Tennessee Republican Party chairman Scott Golden said the party has a chance to go from one Republican governor to another Republican governor for the first time in Tennessee since 1869.
Since Republican Winfield Dunn of Memphis was elected governor in 1970, Tennessee voters have followed a governor from one party with a governor from the other party every time the seat is open with no incumbent seeking re-election.
“It’s not going to be easy and we have a lot of folks in the room tonight who are considering this,” Golden told those at the gala. “Tennessee is a big state and it is a great, great state to live in but it is a long state to drive. We’ve got some history still to be made.”

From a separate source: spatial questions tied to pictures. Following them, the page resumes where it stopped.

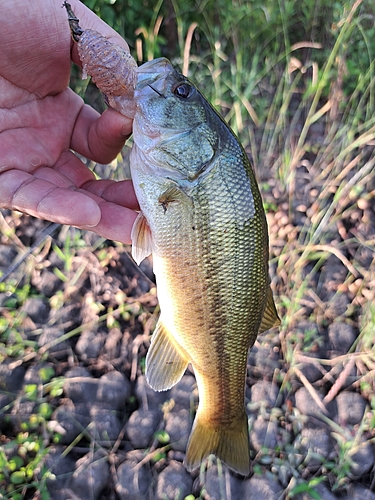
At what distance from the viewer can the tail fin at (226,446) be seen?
1.51 metres

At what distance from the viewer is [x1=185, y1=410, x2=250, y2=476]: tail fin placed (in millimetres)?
1510

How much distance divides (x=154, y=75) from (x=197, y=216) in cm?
52

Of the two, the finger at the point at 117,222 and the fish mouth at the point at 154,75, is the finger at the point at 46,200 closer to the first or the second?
the finger at the point at 117,222

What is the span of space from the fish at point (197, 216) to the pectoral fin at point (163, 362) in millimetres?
112

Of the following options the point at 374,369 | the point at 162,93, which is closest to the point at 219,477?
the point at 374,369

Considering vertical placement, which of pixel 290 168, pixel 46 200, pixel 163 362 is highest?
pixel 46 200

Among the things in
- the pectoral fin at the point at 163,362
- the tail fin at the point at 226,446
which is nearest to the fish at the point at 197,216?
the pectoral fin at the point at 163,362

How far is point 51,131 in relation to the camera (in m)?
1.86

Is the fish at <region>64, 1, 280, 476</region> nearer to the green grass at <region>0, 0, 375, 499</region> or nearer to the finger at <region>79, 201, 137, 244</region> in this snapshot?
the finger at <region>79, 201, 137, 244</region>

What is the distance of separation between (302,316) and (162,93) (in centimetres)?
167

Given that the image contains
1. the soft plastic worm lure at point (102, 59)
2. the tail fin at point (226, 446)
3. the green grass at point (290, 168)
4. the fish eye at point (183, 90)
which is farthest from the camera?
the green grass at point (290, 168)

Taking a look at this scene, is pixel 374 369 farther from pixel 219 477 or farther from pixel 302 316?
pixel 219 477

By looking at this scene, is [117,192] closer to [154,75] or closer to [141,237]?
[141,237]

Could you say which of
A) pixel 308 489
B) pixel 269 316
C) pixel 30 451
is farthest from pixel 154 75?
pixel 308 489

Barry reminded the group at The Gallery at Madison Square in Midtown that Democratic Gov. Phil Bredesen was re-elected in 2006 even though the state went for Republican John McCain over Democrat Barack Obama in the presidential race two years later.
“Gov. Bredesen took 95 counties,” Barry said of the re-election effort. “We can win it but not unless we work really hard. … Please don’t think that was some foregone conclusion that we can’t get a Democrat in the Governor’s office.”

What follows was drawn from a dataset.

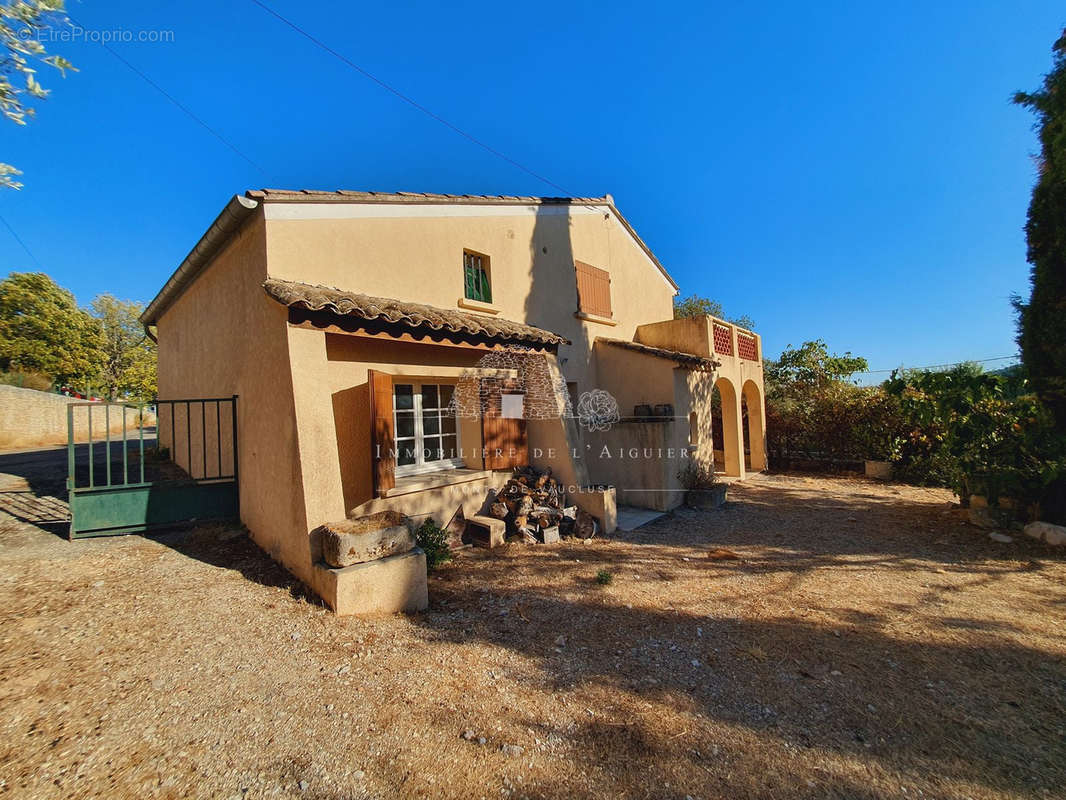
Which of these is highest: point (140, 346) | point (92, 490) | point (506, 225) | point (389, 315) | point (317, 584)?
point (140, 346)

Among those in the audience at the Democratic gathering was state Rep. Craig Fitzhugh of Ripley who is among the Democrats considering a bid for governor.
Barry touted the importance of local races between now and 2018.
Golden specifically touted the importance of the upcoming special election for the State House District 95 seat that Eads Republican Mark Lovell resigned from this month following an allegation of sexual harassment.
“All of the complaining, all of the anti-Trump, all of the protests and anger – guess what?” Golden said. “They’ve finally got something to shoot at.”
Shelby County Commissioners will appoint an interim state representative to the seat who will likely serve through most if not all of the current legislative session. Gov. Bill Haslam will issue a writ that sets in motion a move to a special primary election and a special general election this year to fill what is expected to be about a year left in the two-year term of office.
“This is where the Democrats can make their mark and say, ‘I can prove to you that people don’t like what the Republican party is doing,’” Golden said. “Get ready for it because things happen. … They will be out in Collierville.”
Democrats gained a seat in the Shelby County legislative delegation to Nashville in the 2016 elections when Democratic challenger Dwayne Thompson unseated Republican incumbent Steve McManus in District 96 which takes in Cordova and parts of Germantown.
Democrats in Shelby County don’t have a formal Shelby County Democratic Party. The state party dissolved it in 2016 after years of dysfunction and infighting that peaked with a local executive committee split over pursuing an arrest warrant against former local party chairman Bryan Carson over financial issues.
The state party recently began the process of reconstituting the local party.